Dore’s film assiduously documents missteps too, such as all the “isms” but also some attempts at separatism from patriarchy that meant members of collectives couldn’t even bring their infant sons with them to meetings. Talk about purer than thou. There was a rash of women getting kicked out of the groups they had begun, victims and perpetrators of a “tyranny of structurelessness.”
“We didn’t know what we were doing,” is the take-home message from many of the film’s retrospective interviews. And yet, how much was achieved by trying anyway and seeing what worked. A great deal of the framework we use now was born from these circles of women and queer people, just sitting and figuring shit out. The concept of reproductive justice began taking root in gatherings of feminists of color. The idea that rape is about power instead of desire. The very concept of domestic violence. This stuff may have been thought out alongside bans on infant men, but it when it was thrown at the wall, it stuck.

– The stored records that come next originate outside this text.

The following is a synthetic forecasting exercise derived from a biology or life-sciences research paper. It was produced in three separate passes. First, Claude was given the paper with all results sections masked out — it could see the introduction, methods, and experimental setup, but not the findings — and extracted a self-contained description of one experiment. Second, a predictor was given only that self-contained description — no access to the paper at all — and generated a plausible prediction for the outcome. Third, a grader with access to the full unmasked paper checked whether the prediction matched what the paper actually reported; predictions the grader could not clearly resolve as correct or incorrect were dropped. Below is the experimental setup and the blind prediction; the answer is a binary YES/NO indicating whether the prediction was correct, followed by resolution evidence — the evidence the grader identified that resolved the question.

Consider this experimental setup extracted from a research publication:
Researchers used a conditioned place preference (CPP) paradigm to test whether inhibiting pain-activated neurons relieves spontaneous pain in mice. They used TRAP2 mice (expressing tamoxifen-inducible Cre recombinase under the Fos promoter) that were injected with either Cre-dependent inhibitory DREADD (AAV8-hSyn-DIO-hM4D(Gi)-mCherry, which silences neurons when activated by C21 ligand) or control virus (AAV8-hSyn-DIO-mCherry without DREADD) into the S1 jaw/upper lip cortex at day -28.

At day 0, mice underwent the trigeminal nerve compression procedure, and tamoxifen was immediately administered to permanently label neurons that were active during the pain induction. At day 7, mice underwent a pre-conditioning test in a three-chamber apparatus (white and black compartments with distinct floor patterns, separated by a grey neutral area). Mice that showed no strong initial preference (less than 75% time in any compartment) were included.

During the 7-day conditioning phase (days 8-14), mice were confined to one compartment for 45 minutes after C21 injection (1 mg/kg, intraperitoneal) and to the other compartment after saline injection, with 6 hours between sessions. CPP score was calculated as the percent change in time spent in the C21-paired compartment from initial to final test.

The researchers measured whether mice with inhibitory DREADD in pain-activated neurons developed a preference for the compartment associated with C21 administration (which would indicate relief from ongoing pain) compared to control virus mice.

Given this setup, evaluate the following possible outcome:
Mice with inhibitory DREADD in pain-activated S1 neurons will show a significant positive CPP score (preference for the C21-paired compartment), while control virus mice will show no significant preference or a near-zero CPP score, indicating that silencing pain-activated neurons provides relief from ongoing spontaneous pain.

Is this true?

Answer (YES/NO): YES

Watching She’s Beautiful When She’s Angry made me think that we should really revive radical ideas like the push for universal daycare and base salaries for stay-at-home parents. Feminism has become too careerist and lost some of the community-oriented focus of the early days that was both gorgeous and gorgeously messy.
Yet the film also re-cast my discouragement after watching Occupy wither, my handwringing over the fact that protests don’t lead to indictments of cops who kill with impunity. Because it demonstrates that only time will be able to separate what activism is achieving and where it’s falling short, which slights and exasperations leave scars, and which will merely make us laugh.
The best thing we can do is keep being angry, and keep trying.